Asset management firms must evolve to meet the needs of a new type of consumer who will require more personalised products that they can research and purchase online, according to KPMG.

In a new report, the professional services firm predicted "seismic shifts" in the global asset management industry over the next 15 years as a result of technology-driven changes in client demographics and behaviour. It said that the number of firms operating in the global market could fall by half by 2030 as firms that did not adapt to the changing market were "marginalised and taken over".

"New entrants, who aren't plagued by legacy issues and outdated clunky systems, will thrive as they can move quickly to implement more relevant digital and data strategies," said Ian Smith of KPMG. "Trusted brands that resonate and appeal to a more diverse client base, as well as the younger generation, may be able to build scale quickly."

"We could see the Apples, Googles or large retailers of the world becoming the next big powerhouses in investment management. As such, we expect to see mass consolidation in the industry and predict that within 15 years there will be half the number of players currently in the market," he said.

Asset management firms are currently investing "significant amounts" in IT, according to the KPMG report. However, they tended to spend in order to address legacy issues or meet current regulatory requirements such as those of the Alternative Investment Fund Managers Directive (AIFMD) and Solvency II, rather than on supporting and exploiting 'big data' and data analytics to drive investment performance or understand and meet the needs of the next generation of clients, the report said.

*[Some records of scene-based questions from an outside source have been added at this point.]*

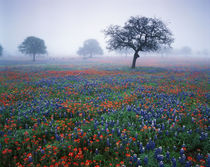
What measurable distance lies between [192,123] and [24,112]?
23.6 ft

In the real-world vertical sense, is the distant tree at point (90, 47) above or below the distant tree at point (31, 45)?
above

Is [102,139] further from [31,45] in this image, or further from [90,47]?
[90,47]

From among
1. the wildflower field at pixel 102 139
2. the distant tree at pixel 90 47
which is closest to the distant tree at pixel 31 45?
the distant tree at pixel 90 47

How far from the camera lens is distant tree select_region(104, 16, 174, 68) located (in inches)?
963

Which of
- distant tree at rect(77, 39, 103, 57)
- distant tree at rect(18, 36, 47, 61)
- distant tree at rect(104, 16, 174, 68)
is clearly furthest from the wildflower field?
distant tree at rect(77, 39, 103, 57)

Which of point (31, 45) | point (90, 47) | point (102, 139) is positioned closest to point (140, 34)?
point (102, 139)

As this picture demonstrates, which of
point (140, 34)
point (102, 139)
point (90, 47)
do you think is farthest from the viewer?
point (90, 47)

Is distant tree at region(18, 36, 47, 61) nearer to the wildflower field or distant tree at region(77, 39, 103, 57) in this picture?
distant tree at region(77, 39, 103, 57)

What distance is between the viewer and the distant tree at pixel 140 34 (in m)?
24.5

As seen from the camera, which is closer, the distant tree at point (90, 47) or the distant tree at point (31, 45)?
the distant tree at point (31, 45)

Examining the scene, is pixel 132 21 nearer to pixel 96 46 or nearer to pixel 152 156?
pixel 152 156

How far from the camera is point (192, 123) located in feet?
17.7

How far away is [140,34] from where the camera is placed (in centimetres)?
2567

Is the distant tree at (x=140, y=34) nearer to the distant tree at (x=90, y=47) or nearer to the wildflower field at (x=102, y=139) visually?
the wildflower field at (x=102, y=139)
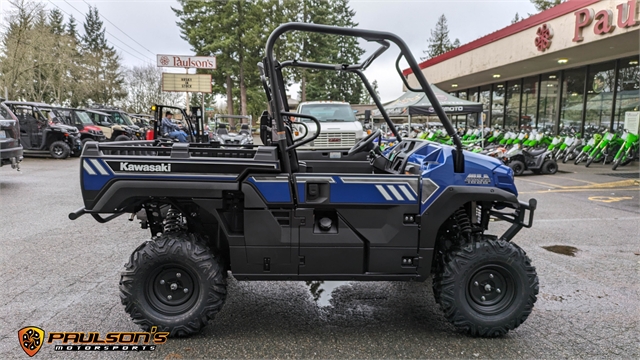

KPMG said that by 2030, most people buying investment products would do so online rather than through a face-to-face adviser. Many would also make purchases based on their own research and the advice of online communities and their social networks rather than following the advice of professionals, it said. Brands that resonate strongly with young people, such as Google or Apple, could also take advantage of their huge client bases and brand ubiquity to deliver investment management products, most likely in partnership with established players, it said.

"Demographic transformation, combined with technological advancement and social shifts, will significantly change the profile, needs and requirements of investors," the report said. "Clients will be considerably more diverse in terms of who they are, where they are located and what they need, want and expect from the industry. In order to effectively target and service this increasingly diverse client base, we believe client profiling, data analytics and operational flexibility will play increasingly important roles going forward."

"Operational flexibility and agility will become key competitive advantages. While asset managers have been working diligently to improve operational flexibility, cost flexibility and to incorporate new technologies and new media into their existing infrastructure, we believe much of this work has been focused on addressing the legacy of yesterday and issues of today rather than preparing for the future. Going forward, some tough decisions may need to be made," it said.

The report said that fund managers should focus less on those investors with readily available cash and instead begin to build 'cradle to grave' relationships with a more diverse set of clients. It also highlighted opportunities among the growing middle classes in developing economies such as China, Mexico, India and Nigeria.